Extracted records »
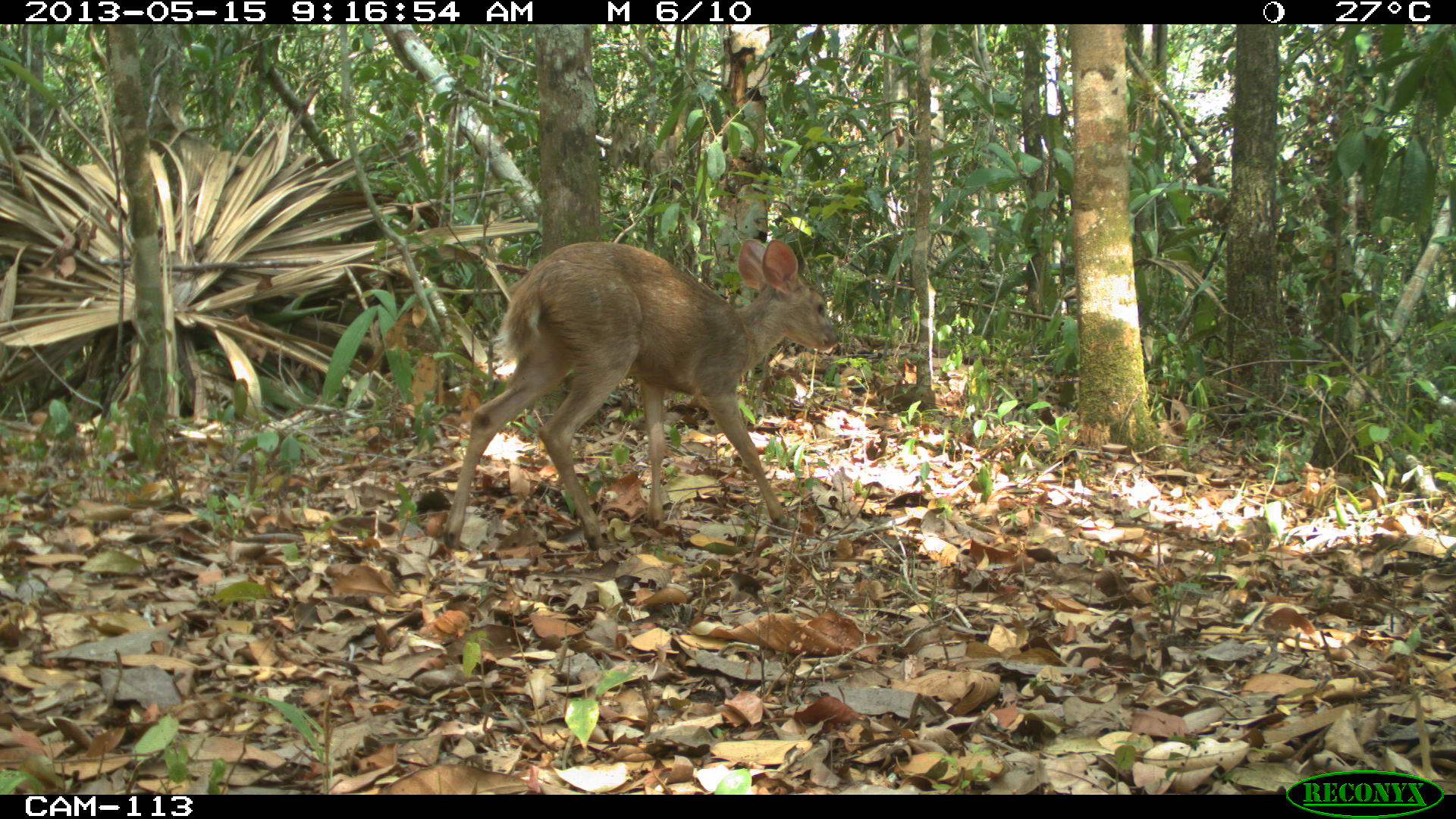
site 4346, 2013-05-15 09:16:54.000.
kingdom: Animalia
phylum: Chordata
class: Mammalia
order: Artiodactyla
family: Cervidae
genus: Odocoileus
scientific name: Odocoileus pandora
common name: yucatán brown brocket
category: mazama pandora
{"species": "mazama pandora (yucatán brown brocket) (Odocoileus pandora)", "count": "1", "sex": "female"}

DESCRIPTION OF THE TASK » Reproduce the records exactly, images excluded.

SOLVED EXERCISE »
site 4346, 2013-05-15 09:16:54.000.
kingdom: Animalia
phylum: Chordata
class: Mammalia
order: Artiodactyla
family: Cervidae
genus: Odocoileus
scientific name: Odocoileus pandora
common name: yucatán brown brocket
category: mazama pandora
{"species": "mazama pandora (yucatán brown brocket) (Odocoileus pandora)", "count": "1", "sex": "female"}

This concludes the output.